I think it's almost inevitable that ordinary people are going to end up subsidizing
the wealthiest industry in the world.
On the latest Planet Money podcast, how data centers might be hijacking your electric bill.
Listen on the NPR app or wherever you get your podcasts.
Hey, for you, T-shirt wearers out there, all relatives of T-shirt wears,
we just got a veritable shipload, that's shipload with a P.
of new Car Talk T-shirts at the Shameless Commerce Division.

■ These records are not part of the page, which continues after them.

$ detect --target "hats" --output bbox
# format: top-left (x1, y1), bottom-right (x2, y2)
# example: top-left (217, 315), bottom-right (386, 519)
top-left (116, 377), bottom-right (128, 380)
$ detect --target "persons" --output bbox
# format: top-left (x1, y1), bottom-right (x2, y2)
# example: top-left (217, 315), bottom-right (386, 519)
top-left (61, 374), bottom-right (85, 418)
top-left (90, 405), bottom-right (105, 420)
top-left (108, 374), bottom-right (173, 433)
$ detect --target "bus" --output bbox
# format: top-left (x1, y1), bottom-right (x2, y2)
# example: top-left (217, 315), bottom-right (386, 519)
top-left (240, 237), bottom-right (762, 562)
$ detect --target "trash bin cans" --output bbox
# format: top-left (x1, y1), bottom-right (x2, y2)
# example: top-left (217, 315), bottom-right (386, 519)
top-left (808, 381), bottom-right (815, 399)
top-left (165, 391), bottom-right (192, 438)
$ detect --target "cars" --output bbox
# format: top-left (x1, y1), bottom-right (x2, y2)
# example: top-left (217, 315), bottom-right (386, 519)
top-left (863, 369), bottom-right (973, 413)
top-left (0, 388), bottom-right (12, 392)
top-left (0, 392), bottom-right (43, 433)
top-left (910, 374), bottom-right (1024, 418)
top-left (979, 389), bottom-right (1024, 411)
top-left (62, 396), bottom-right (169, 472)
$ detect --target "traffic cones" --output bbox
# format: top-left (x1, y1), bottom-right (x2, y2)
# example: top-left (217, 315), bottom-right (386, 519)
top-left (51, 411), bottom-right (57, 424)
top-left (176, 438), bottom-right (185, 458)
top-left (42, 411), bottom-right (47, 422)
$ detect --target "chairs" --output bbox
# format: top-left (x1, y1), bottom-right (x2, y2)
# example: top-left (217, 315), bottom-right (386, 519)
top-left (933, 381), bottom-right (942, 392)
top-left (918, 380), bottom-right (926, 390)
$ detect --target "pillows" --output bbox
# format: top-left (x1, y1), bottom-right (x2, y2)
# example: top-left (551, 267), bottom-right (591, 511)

The folks there made a great series of T-shirts out of their favorite car talk quotes.
So in addition to the classics, you know, don't drive like my brother, Dewey Cheyman,
how you can now get Car Talk T-shirts, let's say, for instance,
if money can fix it, it's not a problem.
Life is too short to drive boring cars.
Do it while you're young.
You may never have a chance to do anything this stupid again.
Reality often astonishes theory or happiness equals reality.
Minus expectation.
How about this one?
Lousy car advice since 1977 and many, many more.
If you'd like one or want one to ship to a friend or relative,
you don't really like.
Just head over to shameless commerce.com.
That's shameless commerce.com.
Ha! We're back.
You're listening to Car Talk with us.
Click and clack the Tapper Brothers.
And we're here to talk about cars, car repair,
and the answer to last week's public.
We had a puzzle last week, really?
It was another, this was not in for my famous matchstick series.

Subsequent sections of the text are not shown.